Меня била лихорадка. Что невозможно? Кто это сказал? О чём я думаю? Ведь это… смерть. Это… умирание? Как хочется и мне отдать свою душу, лежать в белом и… чтобы старик стоял подле меня…
— Здравствуй… — прервал мои думы, Алёша.
— Здравствуй, здравствуй… — прошептал я.
Лишь теперь я разглядел его лицо. Почему оно было синим, фиолетовым? Почему чёрные глаза так невинно, трогательно, и, нежно как никогда, смотрели на меня, на комнату, на старика? Я подошёл к нему, не зная что мне сделать, сесть ли подле, стать ли на колени и начать молиться.

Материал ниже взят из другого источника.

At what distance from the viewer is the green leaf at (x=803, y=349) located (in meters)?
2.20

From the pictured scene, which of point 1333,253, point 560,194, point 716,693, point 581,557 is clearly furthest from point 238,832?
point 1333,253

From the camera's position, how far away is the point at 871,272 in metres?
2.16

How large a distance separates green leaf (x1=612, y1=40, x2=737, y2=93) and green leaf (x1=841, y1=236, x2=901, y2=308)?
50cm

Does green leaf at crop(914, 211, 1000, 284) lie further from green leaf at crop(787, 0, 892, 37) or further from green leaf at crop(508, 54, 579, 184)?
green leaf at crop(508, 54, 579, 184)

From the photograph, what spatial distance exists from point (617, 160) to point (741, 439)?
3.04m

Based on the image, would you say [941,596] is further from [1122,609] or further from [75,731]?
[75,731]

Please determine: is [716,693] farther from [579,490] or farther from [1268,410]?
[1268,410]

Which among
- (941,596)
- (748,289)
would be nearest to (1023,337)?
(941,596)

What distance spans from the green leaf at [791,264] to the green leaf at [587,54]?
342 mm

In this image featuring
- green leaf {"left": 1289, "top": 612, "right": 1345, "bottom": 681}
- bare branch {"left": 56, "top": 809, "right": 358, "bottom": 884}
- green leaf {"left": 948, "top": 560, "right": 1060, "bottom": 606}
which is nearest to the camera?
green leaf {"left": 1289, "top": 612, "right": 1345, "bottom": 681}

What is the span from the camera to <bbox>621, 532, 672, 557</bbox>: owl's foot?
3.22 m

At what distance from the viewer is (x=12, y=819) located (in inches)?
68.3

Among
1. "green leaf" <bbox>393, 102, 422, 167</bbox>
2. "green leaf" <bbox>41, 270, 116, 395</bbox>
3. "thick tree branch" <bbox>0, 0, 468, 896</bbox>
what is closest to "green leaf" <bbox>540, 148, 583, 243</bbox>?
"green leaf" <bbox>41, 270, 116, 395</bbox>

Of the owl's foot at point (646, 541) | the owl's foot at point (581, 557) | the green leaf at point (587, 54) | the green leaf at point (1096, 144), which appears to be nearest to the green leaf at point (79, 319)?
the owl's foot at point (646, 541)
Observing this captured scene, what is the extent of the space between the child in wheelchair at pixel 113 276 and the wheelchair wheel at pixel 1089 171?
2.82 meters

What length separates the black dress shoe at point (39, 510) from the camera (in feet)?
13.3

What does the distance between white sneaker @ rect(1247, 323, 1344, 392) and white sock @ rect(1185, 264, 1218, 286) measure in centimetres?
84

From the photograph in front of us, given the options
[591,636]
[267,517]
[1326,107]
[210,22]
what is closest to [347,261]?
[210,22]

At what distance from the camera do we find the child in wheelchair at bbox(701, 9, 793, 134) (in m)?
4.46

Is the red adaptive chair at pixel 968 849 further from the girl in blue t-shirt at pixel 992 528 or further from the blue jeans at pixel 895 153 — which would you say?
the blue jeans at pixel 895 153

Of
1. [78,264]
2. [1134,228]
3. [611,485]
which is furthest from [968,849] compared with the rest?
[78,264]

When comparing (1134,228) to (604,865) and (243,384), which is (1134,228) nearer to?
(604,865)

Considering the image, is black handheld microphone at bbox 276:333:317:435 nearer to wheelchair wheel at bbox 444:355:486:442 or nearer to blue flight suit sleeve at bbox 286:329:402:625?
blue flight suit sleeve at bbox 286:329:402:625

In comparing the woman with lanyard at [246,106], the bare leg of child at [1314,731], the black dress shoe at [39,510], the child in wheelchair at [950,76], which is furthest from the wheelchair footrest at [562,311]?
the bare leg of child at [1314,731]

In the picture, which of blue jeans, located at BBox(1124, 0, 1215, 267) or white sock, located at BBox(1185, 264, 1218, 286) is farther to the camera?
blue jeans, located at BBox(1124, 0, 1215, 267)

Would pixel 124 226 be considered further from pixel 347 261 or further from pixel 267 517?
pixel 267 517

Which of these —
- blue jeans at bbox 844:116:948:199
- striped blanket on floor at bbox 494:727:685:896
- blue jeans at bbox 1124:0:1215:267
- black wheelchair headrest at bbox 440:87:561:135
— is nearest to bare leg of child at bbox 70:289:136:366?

— Я скоро буду 'там'… — шёпотом, словно тайну открывал, выговорил он.
Он передохнул, — я ждал. Но напрасно, — он забыл обо мне.
— Последние дни Алёша всё время так, — сказал Саша громко, — начнёт и не кончит. Садись возле меня.
— Давно ли он… такой? — спросил я, усаживаясь на кровати.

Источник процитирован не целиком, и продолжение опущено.